« Je viens d’une famille biennoise, mais avec un petit accent d’ailleurs », confie Rolf Schwab avec le sourire. Son père était originaire de La Neuveville, sa mère, d’Argovie : un mélange qui, dès l’enfance, lui a donné le goût du bilinguisme et de l’ouverture. « A la maison, on passait naturellement d’une langue à l’autre. C’était normal. » Son enfance, simple, mais marquante, l’a façonné. « Je n’ai pas pu aller au jardin d’enfants, faute de place. À l’époque, seul l’aîné y avait droit. C’est bête, mais ça m’a manqué. » Une petite frustration d’enfant timide, devenue avec le temps un moteur: celui de donner aux autres les chances qu’il n’a pas eues. Après un apprentissage de mécanicien de précision, il partage son temps entre travail, natation et vie de famille, avant de fonder une entreprise avec deux collègues.
L’engagement de Rolf Schwab ne naît pas dans l’Église, mais dans le monde professionnel. « Je me suis toujours battu pour offrir aux jeunes de bonnes places d’apprentissage », raconte-t-il. Cette exigence de justice et de transmission devient le fil rouge de sa vie. Il rejoint ensuite le GAD, une fondation œuvrant pour l’intégration sociale et professionnelle. « Là, j’ai découvert les gens en difficulté, ceux pour qui la vie bascule. » Fidèle à ses convictions, il s’en va lorsque sa « philosophie » ne correspond plus à la direction prise.
Il poursuit alors au Centre social protestant (CSP) Berne-Jura de Tramelan, où il contribue à renforcer la présence de l’institution à Bienne. « Quand je suis arrivé, en 2018, c’était tout petit. Le but était de le mettre sur un vrai pied. Et on y est arrivés. » À la retraite depuis trois ans, il demeure un pilier discret, « collaborateur indépendant », dit-il en riant, toujours disponible « quand il le faut ».

Consigne 1:
D'après le portrait de Rolf Schwab, quel apprentissage a-t-il suivi ?
Consigne 2:
Recopiez le passage du portrait de Rolf Schwab qui commence à « L’engagement de Rolf » et se termine à « la direction prise. ».
Appuyez-vous seulement sur le portrait ci-dessus.

Items tirés d'une source de données:
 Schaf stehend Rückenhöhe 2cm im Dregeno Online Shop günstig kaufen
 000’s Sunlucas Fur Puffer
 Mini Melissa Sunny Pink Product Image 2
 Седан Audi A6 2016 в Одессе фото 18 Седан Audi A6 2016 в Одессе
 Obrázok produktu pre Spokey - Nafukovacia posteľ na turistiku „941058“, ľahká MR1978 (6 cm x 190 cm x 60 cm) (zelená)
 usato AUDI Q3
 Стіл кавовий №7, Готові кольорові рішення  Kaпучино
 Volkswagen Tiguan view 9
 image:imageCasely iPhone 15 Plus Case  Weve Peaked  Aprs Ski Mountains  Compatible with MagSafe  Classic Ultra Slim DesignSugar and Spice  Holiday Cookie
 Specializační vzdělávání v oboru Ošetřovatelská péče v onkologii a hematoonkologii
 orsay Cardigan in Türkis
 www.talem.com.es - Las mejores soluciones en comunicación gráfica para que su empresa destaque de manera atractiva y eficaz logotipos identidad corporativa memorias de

Réponse 1:
Un apprentissage de mécanicien de précision.

Réponse 2:
L’engagement de Rolf Schwab ne naît pas dans l’Église, mais dans le monde professionnel. « Je me suis toujours battu pour offrir aux jeunes de bonnes places d’apprentissage », raconte-t-il. Cette exigence de justice et de transmission devient le fil rouge de sa vie. Il rejoint ensuite le GAD, une fondation œuvrant pour l’intégration sociale et professionnelle. « Là, j’ai découvert les gens en difficulté, ceux pour qui la vie bascule. » Fidèle à ses convictions, il s’en va lorsque sa « philosophie » ne correspond plus à la direction prise.